The sections below capture this knowledge.
## Using `sudo` within a container
Password authentication is disabled for the `NB_USER` (e.g., `jovyan`).
We made this choice to avoid distributing images with a weak default password that users ~might~ will forget to change before running a container on a publicly accessible host.

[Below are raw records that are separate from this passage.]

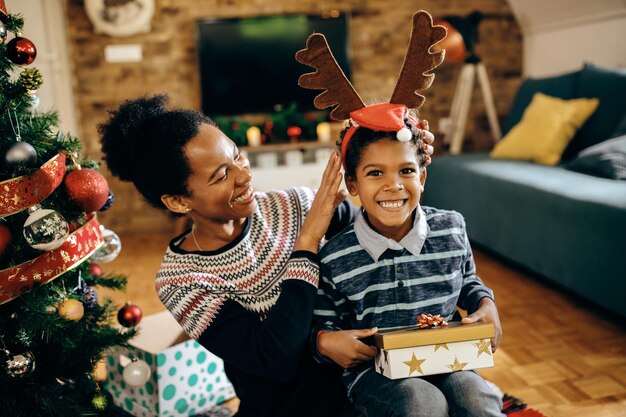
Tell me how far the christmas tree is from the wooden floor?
0.73m

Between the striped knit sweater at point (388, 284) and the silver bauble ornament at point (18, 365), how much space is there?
2.20 feet

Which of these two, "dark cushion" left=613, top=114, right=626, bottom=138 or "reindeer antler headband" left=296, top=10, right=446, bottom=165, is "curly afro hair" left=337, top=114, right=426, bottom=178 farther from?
"dark cushion" left=613, top=114, right=626, bottom=138

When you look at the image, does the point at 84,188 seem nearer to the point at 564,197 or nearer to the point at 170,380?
the point at 170,380

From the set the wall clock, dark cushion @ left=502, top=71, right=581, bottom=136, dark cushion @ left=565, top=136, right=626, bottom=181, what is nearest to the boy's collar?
dark cushion @ left=565, top=136, right=626, bottom=181

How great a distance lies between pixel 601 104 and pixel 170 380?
266cm

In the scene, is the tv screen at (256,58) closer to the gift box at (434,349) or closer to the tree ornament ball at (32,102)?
the tree ornament ball at (32,102)

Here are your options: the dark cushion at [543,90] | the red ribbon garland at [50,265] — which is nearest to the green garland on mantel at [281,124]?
the dark cushion at [543,90]

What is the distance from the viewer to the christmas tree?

You can grant the within-container `NB_USER` passwordless `sudo` access by adding `--user root` and `-e GRANT_SUDO=yes` to your Docker command line or appropriate container orchestrator config.
For example:
```bash
docker run -it --rm \
--user root \
-e GRANT_SUDO=yes \
quay.io/jupyter/base-notebook
```
**You should only enable `sudo` if you trust the user and/or if the container is running on an isolated host.**
See [Docker security documentation](https://docs.docker.com/engine/security/userns-remap/) for more information about running containers as `root`.
## Using `mamba install` (recommended) or `pip install` in a Child Docker image
Create a new Dockerfile like the one shown below.
To use a requirements.txt file, first, create your `requirements.txt` file with the listing of packages desired.
```{literalinclude} recipe_code/mamba_install.dockerfile
:language: docker
```
`pip` usage is similar:
```{literalinclude} recipe_code/pip_install.dockerfile
:language: docker
```
Then build a new image.
```bash
docker build --rm --tag my-custom-image .
```
You can then run the image as follows:
```bash
docker run -it --rm \
-p 8888:8888 \
my-custom-image
```
## Add a custom conda environment and Jupyter kernel
The default version of `Python` that ships with the image may not be the version you want.
The instructions below permit adding a conda environment with a different `Python` version and making it accessible to Jupyter.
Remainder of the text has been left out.